I don't agree with that, at Christmas I give the whole family a list of things I would like my grandad refuses to use the list and has ended up giving things people don't want and don't like who then have to pretend to like it but in reality it gets shoved at the back of the wardrobe.
It is really hard to get away with ignoring a wish list and end up successful, my aunt can manage it but we like similar things.0 -
Given how they have been together for such a short period, I wouldnt spend a lot on a gift and perhaps just get a nice bottle of wine.
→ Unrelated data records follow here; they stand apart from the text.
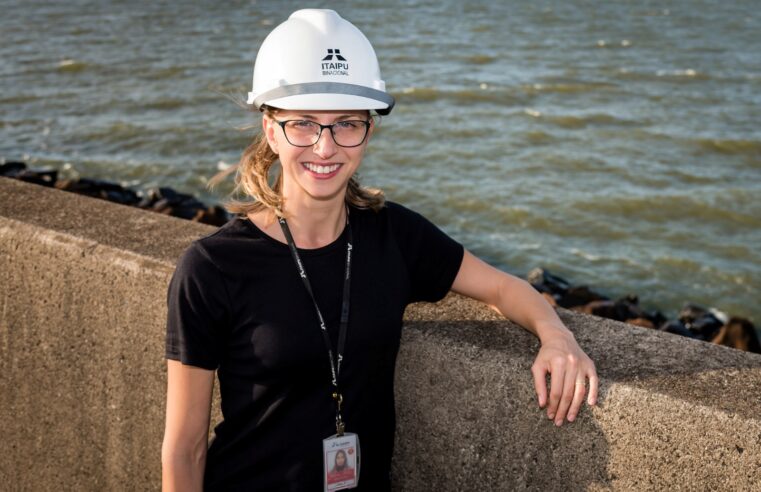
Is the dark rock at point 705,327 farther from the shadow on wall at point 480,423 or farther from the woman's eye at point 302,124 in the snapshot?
the woman's eye at point 302,124

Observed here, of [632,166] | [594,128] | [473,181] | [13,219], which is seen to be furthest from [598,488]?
[594,128]

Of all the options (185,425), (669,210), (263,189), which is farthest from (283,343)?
(669,210)

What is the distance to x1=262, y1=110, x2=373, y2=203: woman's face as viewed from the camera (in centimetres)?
250

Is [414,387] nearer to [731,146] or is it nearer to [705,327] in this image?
[705,327]

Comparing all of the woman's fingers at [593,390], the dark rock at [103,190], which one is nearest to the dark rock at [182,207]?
the dark rock at [103,190]

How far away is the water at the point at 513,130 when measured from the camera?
39.7ft

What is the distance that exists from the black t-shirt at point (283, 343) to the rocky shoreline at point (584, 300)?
15.2 feet

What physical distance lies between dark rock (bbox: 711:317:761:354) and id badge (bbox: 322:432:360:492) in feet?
20.7

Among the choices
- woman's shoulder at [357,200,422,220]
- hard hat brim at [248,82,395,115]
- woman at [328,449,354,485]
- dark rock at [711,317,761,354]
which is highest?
hard hat brim at [248,82,395,115]

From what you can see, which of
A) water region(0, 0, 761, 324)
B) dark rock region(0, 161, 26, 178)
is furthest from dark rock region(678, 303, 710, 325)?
dark rock region(0, 161, 26, 178)

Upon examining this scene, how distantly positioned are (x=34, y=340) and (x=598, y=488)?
2.11m

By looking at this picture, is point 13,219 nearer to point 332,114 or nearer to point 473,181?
point 332,114

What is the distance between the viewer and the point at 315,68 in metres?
2.44

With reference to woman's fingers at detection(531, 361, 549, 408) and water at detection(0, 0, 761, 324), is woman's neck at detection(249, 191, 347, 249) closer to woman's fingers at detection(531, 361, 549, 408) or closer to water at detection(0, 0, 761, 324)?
woman's fingers at detection(531, 361, 549, 408)
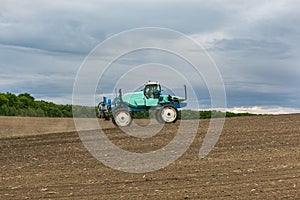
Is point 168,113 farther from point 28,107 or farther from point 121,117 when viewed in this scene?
point 28,107

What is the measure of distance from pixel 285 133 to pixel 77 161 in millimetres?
7660

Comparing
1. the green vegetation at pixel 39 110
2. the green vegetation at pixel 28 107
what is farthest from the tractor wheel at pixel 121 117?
the green vegetation at pixel 28 107

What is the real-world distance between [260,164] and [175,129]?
7918 millimetres

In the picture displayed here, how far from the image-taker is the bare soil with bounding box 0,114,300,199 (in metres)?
10.9

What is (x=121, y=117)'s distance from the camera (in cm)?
2288

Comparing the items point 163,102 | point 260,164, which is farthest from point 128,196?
point 163,102

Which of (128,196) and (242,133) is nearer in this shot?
(128,196)

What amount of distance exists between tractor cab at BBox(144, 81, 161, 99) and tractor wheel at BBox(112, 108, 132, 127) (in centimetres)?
115

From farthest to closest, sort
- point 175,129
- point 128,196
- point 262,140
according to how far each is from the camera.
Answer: point 175,129 < point 262,140 < point 128,196

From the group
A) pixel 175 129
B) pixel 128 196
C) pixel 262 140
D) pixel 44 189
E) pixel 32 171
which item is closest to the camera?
pixel 128 196

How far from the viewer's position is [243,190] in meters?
10.7

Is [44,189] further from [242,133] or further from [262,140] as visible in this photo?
[242,133]

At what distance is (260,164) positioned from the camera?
44.7 feet

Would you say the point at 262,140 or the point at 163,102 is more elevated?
the point at 163,102
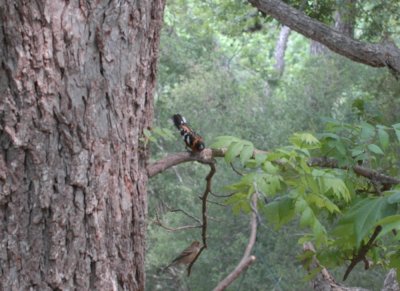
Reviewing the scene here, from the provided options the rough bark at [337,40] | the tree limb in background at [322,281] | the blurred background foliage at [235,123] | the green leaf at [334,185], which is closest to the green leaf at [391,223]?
the green leaf at [334,185]

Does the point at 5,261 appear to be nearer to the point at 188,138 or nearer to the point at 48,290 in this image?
the point at 48,290

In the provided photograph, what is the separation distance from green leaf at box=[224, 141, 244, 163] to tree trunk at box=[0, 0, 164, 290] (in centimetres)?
35

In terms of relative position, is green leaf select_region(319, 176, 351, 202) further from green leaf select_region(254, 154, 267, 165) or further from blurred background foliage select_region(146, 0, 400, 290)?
blurred background foliage select_region(146, 0, 400, 290)

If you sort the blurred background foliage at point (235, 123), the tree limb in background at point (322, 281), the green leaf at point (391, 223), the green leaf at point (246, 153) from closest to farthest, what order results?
the green leaf at point (391, 223), the green leaf at point (246, 153), the tree limb in background at point (322, 281), the blurred background foliage at point (235, 123)

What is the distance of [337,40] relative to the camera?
4441 millimetres

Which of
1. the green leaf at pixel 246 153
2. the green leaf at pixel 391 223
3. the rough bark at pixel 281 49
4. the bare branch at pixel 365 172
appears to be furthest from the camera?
the rough bark at pixel 281 49

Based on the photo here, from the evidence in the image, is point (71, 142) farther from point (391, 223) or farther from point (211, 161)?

I cant believe how many people now expect guests to provide the dresses etc, if you cant afford the wedding you want then just simply pop and pay the registry office fee instead of putting the cost onto others.0 -
Thank you for all your replys.
OK I get a say in style of dress but not in colour - it has to be in pale pink - which I never wear because it makes me look drained. So Im unlikly to wear it again.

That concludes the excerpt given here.